The food insecurity consensus data recommendations are being translated into code through the partnership of international and national terminology organizations such as Regenstrief, the ICD-10 Coordination and Maintenance Committee, and SNOMED International. The gold standard tools of the U.S. Department of Agriculture (USDA) modules were also recently incorporated in the LOINC by Regenstrief June release. As an HL7 FHIR Accelerator, Gravity is simultaneously turning the community consensus on data elements and value sets into a FHIR implementation guide and corresponding reference implementation for use in pilots and implementations in 2021. As the nation moves to FHIR-based Application Programming Interfaces (APIs) for interoperability in January 2021, guided by the ONC and Centers for Medicare and Medicaid Services (CMS) Interoperability Rules, the Gravity Project will have core food, housing, and transportation data integrations ready for use.

Gravity Project Sponsors

Critical to its success, the Gravity Project is led and supported by a broad coalition of organizations and federal partners representing the key constituencies needed to develop national consensus on social determinants data standards. Gravity sponsors are committing their resources and expertise because the work demonstrates value and has a direct impact. Highmark Vice President of Social Determinants of Health Strategy and Operations, and Gravity Project Executive Committee member Deborah Donovan said, “Highmark remains focused on the health and vitality of the communities we serve. The Gravity Project’s development of data standards and exchange of SDOH data will be critical to our ability to understand the social needs of our members, patients and communities, and make decisions that best support our customers.”
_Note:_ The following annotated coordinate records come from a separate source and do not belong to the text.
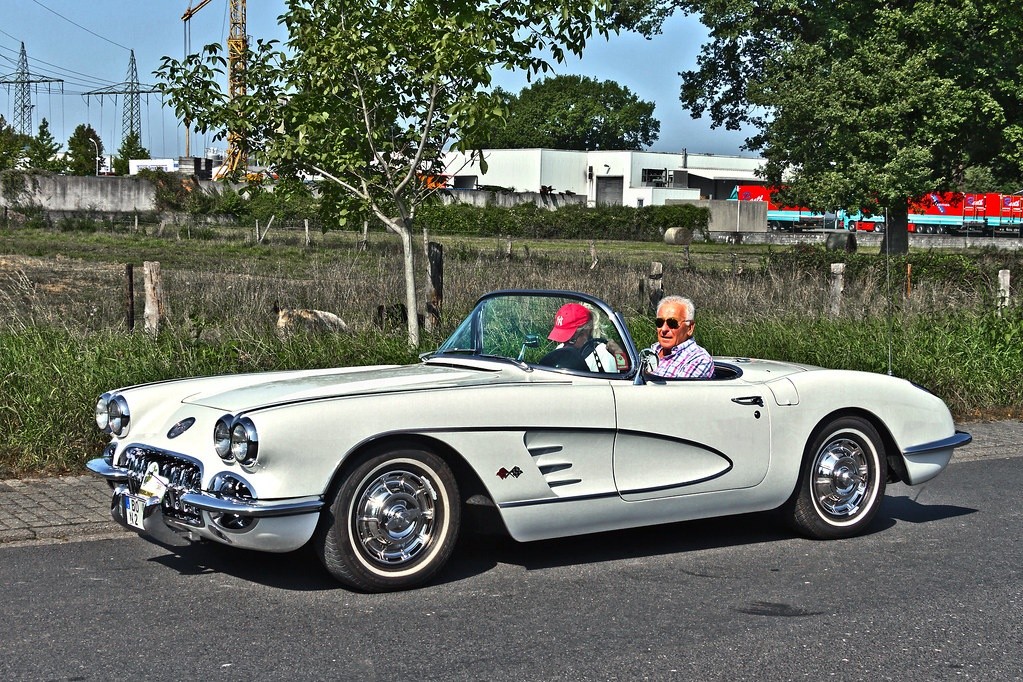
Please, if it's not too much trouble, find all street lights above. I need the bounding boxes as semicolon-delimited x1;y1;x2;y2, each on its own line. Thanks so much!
89;138;98;178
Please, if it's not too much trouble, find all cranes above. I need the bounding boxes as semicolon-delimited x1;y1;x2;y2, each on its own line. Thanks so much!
181;0;272;183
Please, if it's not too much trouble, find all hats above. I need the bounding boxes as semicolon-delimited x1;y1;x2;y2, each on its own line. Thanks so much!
548;303;591;342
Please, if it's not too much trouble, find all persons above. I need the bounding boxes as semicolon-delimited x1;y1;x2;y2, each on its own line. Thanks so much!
605;293;716;379
547;302;620;379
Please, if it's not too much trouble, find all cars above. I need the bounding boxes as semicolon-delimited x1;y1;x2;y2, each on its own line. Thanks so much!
86;291;974;597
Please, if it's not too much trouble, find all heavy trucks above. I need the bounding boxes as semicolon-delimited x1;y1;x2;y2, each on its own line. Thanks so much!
726;185;1023;237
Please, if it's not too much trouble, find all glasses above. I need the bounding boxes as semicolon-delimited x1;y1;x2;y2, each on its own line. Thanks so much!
563;324;591;344
655;317;694;329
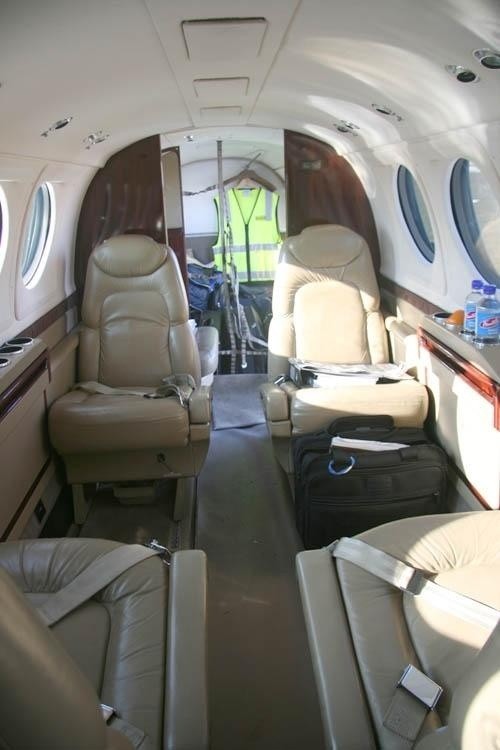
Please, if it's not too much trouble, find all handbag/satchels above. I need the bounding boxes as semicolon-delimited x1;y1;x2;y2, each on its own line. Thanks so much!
293;415;450;551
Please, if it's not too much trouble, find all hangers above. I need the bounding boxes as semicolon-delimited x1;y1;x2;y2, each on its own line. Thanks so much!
234;178;257;190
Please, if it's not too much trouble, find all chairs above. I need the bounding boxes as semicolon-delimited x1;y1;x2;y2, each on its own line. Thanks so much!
296;510;500;750
258;224;430;504
0;537;209;750
46;234;219;524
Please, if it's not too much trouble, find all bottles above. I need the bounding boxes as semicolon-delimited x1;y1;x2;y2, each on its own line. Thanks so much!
463;279;484;330
475;284;500;341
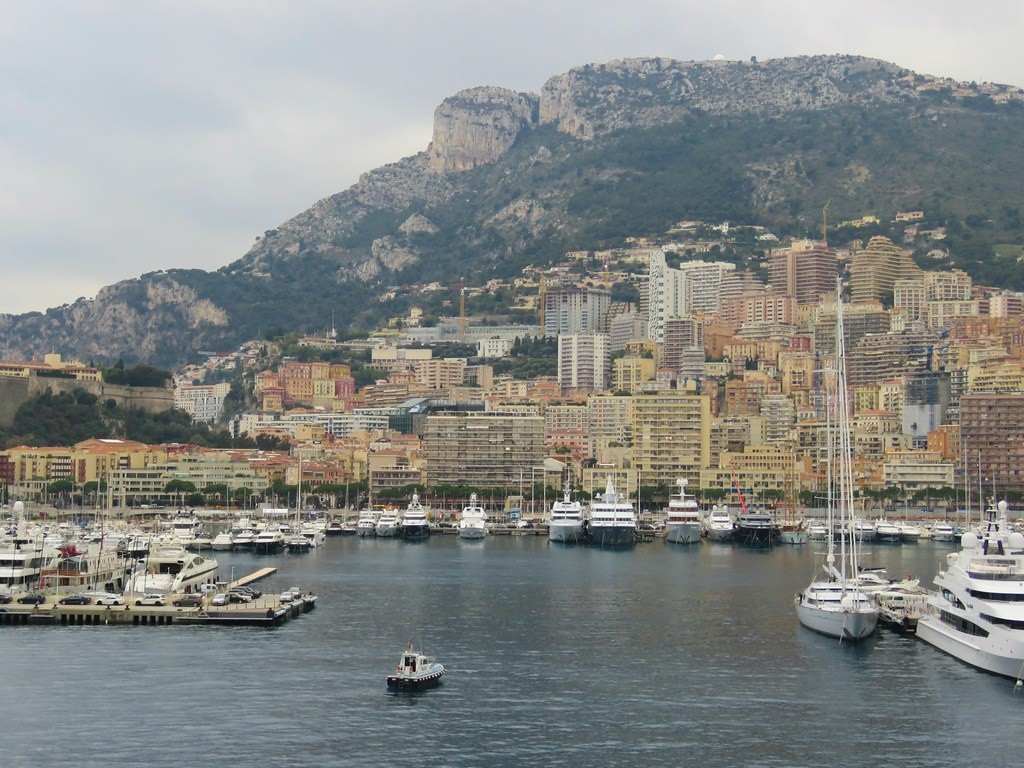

You can find the full list of Gravity Project Sponsors by clicking here.

Resources

To learn more about the Gravity Project, please visit: https://www.hl7.org/gravity/

For more information on the food insecurity data elements and new code submissions, please visit: https://confluence.hl7.org/display/GRAV/Food+Insecurity

For more information on the housing instability and homelessness data elements , please visit: https://confluence.hl7.org/display/GRAV/Housing+Instability+and+Homelessness

For more information on the HL7 FHIR Accelerator Program, please visit: https://www.hl7.org/about/fhir-accelerator/

To learn more about the ONC and CMS final rules, please visit: https://www.hhs.gov/about/news/2020/03/09/hhs-finalizes-historic-rules-to-provide-patients-more-control-of-their-health-data.html\

About Gravity Project

Initiated by the Social Interventions Research & Evaluations Network (SIREN), with funding from the Robert Wood Johnson Foundation and in partnership with EMI Advisors LLC, the Gravity Project is a multi-stakeholder public collaborative creating consensus-driven standards that address social care in clinical settings, integrate SDOH data into digital infrastructure, and develop standards for collecting and exchanging individual-level SDOH data.